**Objective**
Find each line in the two blocks of data below that contains the word "calm", and copy those lines out.

**Task inputs**
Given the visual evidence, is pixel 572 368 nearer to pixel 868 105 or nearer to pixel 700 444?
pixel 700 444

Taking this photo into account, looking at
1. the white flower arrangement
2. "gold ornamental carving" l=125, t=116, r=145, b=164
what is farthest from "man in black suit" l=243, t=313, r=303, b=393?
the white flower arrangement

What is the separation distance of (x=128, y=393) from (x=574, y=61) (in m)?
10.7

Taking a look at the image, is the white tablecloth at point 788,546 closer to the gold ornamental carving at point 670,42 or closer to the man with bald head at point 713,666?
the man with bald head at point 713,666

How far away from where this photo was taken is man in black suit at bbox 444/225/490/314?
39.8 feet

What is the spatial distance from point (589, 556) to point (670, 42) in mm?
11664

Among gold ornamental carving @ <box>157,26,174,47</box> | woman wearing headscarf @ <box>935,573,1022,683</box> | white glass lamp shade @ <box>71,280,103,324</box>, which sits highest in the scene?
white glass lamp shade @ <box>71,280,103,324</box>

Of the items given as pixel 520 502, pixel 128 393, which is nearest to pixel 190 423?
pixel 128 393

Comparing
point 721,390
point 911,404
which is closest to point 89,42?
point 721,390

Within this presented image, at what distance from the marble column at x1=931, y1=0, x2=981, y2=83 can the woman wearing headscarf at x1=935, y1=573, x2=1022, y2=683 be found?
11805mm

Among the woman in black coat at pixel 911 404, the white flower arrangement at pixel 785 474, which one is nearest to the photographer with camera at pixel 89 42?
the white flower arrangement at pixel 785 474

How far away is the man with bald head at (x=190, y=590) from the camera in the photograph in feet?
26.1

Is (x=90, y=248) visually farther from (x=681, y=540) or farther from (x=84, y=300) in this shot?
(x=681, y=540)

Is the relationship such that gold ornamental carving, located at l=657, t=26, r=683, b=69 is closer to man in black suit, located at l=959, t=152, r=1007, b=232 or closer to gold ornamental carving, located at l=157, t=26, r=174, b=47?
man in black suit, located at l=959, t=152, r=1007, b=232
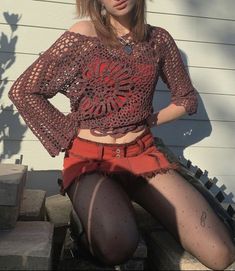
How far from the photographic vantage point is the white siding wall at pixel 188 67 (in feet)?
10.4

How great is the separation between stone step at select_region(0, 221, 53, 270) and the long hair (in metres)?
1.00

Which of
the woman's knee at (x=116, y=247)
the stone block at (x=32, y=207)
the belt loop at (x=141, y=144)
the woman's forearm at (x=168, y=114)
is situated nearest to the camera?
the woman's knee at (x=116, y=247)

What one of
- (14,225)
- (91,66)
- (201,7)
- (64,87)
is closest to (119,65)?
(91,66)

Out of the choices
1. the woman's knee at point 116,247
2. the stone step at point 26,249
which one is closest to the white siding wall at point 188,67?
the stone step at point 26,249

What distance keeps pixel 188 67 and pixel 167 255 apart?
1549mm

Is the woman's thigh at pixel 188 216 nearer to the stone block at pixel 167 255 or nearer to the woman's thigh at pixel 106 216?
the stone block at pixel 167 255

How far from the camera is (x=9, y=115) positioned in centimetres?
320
---
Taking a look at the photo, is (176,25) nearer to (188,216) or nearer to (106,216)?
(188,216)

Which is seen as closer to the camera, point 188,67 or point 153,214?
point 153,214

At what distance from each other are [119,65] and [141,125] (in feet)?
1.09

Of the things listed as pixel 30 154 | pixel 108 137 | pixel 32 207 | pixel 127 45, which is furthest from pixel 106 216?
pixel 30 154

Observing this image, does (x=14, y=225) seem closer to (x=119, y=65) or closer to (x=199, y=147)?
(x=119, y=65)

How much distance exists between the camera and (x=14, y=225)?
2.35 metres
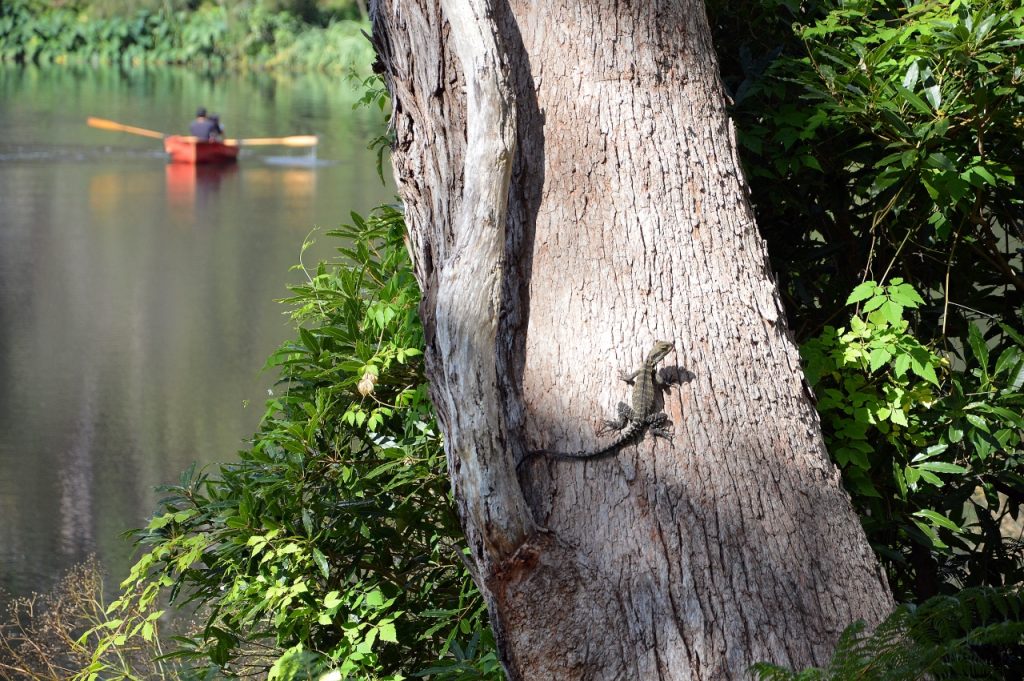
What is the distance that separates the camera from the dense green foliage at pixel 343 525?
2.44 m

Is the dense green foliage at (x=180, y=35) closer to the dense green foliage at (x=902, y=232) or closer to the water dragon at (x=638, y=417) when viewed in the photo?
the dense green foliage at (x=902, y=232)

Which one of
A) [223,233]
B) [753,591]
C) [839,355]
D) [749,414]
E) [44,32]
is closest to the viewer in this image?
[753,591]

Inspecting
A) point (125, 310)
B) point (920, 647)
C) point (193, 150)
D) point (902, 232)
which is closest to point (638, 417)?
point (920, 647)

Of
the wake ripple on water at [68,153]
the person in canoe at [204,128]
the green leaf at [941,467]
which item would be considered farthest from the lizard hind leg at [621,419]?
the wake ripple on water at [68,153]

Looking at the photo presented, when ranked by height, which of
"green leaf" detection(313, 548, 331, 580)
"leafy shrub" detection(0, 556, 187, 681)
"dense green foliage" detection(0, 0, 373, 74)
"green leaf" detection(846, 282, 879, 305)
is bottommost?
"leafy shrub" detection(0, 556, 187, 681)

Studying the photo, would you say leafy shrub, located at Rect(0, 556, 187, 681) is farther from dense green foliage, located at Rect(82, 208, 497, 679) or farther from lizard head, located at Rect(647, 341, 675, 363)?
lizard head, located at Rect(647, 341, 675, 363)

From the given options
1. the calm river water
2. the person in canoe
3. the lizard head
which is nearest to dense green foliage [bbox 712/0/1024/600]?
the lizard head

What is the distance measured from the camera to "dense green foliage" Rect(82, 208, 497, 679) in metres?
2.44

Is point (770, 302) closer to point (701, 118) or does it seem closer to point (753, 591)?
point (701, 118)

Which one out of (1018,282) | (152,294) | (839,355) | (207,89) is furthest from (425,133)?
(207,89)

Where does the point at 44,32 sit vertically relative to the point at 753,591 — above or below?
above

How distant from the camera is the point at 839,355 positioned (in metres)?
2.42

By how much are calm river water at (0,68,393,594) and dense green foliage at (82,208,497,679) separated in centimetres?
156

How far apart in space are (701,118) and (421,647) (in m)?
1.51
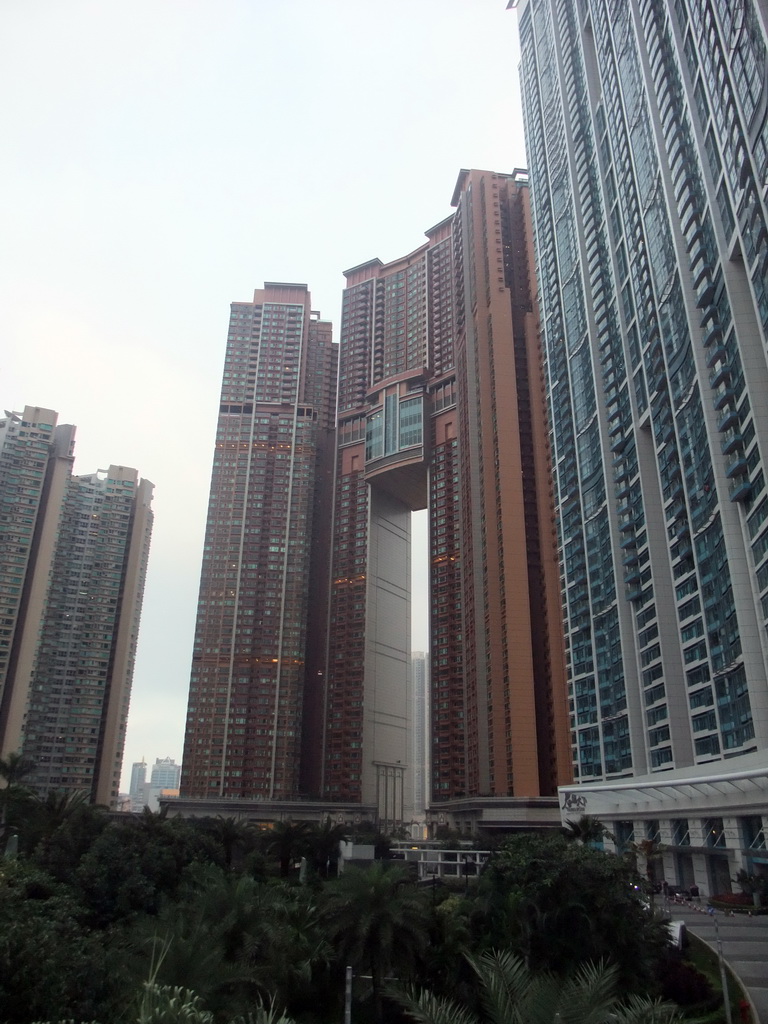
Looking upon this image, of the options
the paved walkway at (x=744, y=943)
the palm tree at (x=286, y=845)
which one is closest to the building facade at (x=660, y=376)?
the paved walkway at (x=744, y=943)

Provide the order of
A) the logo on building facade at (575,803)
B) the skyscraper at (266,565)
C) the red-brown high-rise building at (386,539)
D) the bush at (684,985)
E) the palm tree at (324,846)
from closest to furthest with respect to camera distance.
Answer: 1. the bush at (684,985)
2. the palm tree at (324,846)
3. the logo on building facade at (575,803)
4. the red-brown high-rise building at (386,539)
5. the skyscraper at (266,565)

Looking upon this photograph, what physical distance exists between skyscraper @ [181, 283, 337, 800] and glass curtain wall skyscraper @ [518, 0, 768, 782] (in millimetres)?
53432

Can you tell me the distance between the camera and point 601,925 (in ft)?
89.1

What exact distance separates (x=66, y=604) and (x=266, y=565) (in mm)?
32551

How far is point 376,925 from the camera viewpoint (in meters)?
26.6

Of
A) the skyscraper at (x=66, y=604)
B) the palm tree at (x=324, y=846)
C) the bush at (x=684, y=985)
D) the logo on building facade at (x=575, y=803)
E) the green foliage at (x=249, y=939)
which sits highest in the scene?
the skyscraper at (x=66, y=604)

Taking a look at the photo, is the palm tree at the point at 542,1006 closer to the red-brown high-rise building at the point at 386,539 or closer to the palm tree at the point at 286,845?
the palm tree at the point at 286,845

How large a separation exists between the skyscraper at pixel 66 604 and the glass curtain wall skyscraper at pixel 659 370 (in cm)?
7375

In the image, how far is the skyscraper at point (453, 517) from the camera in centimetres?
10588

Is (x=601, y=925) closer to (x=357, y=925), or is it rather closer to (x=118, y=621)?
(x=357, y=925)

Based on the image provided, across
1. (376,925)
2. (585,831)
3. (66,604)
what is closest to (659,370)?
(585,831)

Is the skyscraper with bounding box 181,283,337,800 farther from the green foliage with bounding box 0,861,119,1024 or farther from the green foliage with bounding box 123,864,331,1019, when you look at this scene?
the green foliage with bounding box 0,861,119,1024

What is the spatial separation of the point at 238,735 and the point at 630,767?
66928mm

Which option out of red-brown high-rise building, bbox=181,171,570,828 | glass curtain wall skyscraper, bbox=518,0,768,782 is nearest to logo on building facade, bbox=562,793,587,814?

**Result of the task**
1. the calm river water
By how much are calm river water at (0,68,393,594) and dense green foliage at (82,208,497,679) separated in centimetres?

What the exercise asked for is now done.